**GOAL OF THE EXERCISE**
Switch "Look at this image" to "Examine this image" in the items from their start through the line containing "Point out nucleus.", inclusive, and write out those lines again with everything else unchanged.

** BEGIN ENTRIES SHOWN **

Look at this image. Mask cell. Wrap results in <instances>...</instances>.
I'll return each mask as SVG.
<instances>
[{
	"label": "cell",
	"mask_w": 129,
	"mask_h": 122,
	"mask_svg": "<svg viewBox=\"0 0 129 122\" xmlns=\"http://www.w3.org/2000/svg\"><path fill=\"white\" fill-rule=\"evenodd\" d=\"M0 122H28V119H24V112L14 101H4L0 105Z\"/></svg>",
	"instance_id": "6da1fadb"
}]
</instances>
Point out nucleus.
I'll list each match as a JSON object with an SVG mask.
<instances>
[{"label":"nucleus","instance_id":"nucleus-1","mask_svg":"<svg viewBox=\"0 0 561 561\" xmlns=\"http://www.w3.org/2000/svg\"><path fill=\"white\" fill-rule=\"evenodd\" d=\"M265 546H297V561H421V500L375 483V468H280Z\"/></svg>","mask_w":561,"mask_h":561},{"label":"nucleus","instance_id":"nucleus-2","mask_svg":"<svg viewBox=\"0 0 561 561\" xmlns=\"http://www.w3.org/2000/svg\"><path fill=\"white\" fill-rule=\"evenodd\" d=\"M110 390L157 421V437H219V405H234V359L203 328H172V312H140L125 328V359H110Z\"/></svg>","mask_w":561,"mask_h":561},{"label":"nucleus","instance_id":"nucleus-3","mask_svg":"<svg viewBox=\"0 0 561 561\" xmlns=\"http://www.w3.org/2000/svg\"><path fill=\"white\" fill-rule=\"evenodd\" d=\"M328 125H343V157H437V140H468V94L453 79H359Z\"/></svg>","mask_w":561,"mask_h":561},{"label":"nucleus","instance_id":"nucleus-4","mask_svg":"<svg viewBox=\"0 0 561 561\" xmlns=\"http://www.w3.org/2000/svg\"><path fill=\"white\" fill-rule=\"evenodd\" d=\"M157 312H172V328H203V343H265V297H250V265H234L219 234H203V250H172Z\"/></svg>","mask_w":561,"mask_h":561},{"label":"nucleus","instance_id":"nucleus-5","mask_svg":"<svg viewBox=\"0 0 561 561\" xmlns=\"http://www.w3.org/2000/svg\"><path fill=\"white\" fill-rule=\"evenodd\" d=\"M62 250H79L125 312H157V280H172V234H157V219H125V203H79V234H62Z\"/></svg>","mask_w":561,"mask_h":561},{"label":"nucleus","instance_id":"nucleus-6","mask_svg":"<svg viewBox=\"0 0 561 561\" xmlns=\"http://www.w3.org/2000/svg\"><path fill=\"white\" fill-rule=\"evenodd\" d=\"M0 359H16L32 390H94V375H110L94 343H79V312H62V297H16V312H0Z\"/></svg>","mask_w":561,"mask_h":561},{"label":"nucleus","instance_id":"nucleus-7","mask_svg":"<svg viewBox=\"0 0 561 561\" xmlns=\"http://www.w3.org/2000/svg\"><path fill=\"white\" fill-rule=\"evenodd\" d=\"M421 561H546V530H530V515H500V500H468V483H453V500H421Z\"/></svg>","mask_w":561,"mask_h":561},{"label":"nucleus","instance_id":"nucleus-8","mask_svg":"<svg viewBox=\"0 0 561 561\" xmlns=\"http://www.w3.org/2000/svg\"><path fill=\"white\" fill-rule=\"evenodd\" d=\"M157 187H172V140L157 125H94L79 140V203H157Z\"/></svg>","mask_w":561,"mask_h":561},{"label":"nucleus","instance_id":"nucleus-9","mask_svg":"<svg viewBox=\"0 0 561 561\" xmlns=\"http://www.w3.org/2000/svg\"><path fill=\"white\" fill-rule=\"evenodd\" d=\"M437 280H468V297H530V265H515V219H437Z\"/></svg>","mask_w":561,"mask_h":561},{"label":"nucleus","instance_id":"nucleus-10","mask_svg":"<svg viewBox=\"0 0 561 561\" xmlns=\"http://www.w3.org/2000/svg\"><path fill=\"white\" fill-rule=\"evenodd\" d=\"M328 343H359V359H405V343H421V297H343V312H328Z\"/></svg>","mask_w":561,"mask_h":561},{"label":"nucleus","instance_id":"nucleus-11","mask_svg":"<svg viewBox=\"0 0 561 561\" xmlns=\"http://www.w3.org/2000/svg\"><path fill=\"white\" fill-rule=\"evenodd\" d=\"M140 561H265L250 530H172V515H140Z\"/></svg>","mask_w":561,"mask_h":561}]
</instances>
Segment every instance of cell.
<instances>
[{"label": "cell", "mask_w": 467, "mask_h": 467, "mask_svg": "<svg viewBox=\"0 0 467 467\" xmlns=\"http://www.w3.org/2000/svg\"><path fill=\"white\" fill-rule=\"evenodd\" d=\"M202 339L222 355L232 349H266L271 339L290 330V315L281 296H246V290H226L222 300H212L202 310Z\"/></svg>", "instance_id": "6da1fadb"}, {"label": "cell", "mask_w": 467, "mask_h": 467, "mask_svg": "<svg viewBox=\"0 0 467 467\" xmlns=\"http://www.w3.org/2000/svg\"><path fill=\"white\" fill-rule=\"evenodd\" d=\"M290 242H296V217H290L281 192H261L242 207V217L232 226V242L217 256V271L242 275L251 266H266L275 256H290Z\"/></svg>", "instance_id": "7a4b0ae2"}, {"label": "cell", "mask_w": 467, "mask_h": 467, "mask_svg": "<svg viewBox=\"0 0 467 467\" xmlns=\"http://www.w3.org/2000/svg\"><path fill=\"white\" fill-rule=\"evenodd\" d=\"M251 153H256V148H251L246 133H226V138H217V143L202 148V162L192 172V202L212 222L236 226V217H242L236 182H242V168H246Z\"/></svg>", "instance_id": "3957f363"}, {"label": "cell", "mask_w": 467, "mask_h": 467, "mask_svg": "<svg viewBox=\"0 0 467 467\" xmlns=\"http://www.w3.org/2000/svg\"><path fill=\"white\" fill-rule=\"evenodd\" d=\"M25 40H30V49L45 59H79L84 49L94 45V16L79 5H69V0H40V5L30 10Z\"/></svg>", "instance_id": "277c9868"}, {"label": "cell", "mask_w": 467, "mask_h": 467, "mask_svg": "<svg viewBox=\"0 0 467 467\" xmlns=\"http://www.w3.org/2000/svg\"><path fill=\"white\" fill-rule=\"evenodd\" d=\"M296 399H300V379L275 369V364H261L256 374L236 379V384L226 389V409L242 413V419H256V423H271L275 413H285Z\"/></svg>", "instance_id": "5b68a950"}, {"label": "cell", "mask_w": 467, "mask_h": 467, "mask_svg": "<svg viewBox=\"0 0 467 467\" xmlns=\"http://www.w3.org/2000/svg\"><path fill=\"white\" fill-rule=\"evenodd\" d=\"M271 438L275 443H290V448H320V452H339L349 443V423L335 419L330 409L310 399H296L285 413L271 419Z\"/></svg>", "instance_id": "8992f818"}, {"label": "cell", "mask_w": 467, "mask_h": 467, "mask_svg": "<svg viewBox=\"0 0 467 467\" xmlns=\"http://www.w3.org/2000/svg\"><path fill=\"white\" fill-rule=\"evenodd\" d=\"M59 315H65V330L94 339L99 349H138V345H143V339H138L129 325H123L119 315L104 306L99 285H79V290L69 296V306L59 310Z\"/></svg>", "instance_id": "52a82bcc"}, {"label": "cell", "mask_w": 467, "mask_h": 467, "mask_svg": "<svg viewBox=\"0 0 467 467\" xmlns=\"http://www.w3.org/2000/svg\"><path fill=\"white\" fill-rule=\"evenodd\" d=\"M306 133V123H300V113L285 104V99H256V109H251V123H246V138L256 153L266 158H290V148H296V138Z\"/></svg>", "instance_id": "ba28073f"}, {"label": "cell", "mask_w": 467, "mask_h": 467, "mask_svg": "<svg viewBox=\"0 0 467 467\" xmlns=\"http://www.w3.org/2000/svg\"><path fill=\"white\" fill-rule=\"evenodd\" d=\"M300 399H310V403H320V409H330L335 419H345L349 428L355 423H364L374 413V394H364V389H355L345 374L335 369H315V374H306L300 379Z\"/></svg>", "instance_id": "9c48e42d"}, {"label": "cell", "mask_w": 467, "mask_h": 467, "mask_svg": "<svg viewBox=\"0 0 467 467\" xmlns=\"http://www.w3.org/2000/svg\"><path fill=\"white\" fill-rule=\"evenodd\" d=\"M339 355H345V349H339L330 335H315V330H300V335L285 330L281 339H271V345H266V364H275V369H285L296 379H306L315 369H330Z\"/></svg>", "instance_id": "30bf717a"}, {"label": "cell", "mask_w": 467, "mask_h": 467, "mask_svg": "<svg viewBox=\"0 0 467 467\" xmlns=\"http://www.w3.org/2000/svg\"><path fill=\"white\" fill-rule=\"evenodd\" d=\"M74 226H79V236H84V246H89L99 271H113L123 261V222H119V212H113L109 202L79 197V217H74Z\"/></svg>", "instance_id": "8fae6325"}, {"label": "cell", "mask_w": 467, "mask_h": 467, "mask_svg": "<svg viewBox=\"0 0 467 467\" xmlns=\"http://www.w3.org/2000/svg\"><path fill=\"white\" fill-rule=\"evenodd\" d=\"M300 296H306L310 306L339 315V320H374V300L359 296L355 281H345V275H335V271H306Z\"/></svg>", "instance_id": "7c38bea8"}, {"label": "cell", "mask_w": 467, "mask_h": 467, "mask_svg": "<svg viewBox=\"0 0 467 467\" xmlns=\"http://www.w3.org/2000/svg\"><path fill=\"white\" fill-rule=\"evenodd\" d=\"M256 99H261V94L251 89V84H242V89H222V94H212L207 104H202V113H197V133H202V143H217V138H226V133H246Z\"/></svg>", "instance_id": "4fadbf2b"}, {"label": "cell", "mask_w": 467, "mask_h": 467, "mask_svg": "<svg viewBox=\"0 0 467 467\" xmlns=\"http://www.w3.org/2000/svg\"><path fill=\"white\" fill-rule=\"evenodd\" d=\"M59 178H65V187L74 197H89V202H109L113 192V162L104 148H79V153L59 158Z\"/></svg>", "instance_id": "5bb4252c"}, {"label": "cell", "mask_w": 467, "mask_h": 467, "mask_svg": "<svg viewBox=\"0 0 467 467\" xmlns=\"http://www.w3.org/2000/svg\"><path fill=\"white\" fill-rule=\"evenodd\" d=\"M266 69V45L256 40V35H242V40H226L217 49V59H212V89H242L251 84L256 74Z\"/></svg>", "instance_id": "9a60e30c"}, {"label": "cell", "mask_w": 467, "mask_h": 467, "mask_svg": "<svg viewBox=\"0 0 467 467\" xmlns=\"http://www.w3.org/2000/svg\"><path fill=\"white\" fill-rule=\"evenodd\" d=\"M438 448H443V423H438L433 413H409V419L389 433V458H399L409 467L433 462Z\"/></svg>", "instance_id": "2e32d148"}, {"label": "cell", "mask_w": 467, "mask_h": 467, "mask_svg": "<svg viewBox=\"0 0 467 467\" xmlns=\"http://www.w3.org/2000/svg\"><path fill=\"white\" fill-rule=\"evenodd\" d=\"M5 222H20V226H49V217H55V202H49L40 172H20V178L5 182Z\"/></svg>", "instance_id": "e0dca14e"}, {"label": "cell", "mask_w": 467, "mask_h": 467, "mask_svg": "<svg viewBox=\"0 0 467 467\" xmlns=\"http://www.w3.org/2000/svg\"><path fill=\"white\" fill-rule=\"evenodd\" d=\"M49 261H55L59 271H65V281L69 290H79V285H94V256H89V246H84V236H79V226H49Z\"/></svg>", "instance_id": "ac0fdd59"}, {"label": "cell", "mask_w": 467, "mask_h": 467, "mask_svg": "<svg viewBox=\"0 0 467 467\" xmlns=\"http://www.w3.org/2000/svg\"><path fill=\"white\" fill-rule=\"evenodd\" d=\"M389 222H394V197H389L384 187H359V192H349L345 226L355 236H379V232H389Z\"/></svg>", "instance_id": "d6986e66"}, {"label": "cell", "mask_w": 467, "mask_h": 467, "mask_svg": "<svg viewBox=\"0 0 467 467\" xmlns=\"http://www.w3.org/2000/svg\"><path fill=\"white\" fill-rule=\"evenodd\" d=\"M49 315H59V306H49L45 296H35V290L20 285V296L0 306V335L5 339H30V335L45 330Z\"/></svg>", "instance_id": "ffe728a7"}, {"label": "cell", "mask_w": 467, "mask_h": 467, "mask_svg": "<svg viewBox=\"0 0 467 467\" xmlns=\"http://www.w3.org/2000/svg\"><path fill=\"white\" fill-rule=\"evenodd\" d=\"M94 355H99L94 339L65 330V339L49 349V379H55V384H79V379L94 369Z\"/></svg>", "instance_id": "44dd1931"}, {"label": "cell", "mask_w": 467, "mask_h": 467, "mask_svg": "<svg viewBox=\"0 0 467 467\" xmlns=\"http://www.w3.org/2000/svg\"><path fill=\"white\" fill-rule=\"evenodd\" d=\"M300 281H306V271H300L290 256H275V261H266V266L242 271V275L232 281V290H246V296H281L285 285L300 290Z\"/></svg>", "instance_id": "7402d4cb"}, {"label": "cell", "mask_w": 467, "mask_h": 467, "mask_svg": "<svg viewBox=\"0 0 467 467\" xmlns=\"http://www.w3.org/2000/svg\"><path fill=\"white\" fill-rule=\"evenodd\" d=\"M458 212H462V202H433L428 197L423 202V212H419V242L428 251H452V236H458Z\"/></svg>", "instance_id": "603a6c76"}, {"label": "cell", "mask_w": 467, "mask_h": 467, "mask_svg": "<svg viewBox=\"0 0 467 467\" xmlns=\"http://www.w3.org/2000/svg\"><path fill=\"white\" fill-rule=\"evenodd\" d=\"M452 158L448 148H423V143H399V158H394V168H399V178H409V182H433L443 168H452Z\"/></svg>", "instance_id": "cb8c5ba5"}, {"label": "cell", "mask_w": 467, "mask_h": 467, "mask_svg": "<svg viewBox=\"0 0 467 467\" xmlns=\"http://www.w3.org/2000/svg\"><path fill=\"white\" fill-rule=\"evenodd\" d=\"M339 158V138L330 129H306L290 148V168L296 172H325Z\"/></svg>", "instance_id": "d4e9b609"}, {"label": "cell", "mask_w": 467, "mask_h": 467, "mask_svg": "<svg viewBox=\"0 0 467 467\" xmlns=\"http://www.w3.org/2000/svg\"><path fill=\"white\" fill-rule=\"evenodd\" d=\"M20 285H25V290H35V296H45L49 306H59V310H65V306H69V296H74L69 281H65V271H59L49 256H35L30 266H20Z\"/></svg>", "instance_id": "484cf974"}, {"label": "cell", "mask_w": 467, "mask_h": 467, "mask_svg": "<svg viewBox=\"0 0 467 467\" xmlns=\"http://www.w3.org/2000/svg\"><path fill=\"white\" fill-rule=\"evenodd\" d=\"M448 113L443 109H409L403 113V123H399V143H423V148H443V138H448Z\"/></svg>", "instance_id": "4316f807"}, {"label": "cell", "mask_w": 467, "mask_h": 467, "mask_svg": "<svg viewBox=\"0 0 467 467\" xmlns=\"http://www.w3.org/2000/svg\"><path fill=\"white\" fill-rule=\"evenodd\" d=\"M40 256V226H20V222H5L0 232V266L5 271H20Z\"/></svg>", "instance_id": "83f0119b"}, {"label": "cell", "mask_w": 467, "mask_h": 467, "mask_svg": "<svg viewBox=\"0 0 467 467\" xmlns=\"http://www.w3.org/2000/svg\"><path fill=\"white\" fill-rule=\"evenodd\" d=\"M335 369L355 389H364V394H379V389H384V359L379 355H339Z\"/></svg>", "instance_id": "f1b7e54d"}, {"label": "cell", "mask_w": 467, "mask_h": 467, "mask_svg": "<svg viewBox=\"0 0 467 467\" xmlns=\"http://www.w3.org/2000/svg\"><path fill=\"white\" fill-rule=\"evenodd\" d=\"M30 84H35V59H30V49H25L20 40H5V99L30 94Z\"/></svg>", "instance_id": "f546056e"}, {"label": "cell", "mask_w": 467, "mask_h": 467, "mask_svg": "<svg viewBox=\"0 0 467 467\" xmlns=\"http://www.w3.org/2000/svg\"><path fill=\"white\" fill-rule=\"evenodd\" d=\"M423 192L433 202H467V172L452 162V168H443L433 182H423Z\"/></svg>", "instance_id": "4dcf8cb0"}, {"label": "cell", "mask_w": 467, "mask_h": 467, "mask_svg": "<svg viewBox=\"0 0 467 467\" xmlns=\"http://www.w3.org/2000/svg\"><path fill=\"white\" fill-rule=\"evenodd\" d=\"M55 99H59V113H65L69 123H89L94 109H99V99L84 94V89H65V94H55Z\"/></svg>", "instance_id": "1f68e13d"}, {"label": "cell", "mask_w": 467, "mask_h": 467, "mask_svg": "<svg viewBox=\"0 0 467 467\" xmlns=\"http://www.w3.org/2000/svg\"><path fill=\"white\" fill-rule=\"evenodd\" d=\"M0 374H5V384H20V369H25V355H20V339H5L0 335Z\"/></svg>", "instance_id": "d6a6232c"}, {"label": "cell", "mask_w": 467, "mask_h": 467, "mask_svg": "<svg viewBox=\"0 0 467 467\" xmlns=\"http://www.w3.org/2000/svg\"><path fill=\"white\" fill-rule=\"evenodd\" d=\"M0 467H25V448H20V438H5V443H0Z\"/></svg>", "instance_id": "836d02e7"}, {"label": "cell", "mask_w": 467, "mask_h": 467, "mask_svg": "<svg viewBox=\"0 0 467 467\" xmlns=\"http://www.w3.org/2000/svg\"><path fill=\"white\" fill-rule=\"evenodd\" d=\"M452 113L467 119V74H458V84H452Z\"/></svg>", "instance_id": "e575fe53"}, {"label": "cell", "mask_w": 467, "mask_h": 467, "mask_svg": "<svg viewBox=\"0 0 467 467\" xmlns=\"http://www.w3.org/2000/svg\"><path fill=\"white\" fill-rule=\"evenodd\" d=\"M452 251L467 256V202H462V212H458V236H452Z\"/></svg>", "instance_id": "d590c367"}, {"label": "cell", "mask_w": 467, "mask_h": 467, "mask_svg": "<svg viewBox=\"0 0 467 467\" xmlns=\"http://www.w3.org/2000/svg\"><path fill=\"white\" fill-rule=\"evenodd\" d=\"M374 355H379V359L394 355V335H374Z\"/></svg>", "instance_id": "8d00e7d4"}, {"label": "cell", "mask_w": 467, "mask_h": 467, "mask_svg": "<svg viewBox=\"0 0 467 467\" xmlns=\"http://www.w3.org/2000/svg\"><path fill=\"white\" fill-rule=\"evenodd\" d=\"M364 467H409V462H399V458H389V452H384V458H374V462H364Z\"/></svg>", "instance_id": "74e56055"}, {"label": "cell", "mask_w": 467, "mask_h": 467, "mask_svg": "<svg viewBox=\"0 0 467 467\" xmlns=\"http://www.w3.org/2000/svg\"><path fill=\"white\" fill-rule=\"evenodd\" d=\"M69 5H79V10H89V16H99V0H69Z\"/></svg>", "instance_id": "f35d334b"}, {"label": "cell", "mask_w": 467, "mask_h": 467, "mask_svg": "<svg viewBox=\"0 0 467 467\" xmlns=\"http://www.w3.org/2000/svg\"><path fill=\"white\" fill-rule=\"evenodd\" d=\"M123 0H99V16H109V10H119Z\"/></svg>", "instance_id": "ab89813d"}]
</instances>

** END ENTRIES SHOWN **

**EXERCISE RESULT**
Examine this image. Mask cell. Wrap results in <instances>...</instances>.
I'll return each mask as SVG.
<instances>
[{
	"label": "cell",
	"mask_w": 129,
	"mask_h": 122,
	"mask_svg": "<svg viewBox=\"0 0 129 122\" xmlns=\"http://www.w3.org/2000/svg\"><path fill=\"white\" fill-rule=\"evenodd\" d=\"M0 122H28V119H24V112L14 101H4L0 105Z\"/></svg>",
	"instance_id": "6da1fadb"
}]
</instances>
Point out nucleus.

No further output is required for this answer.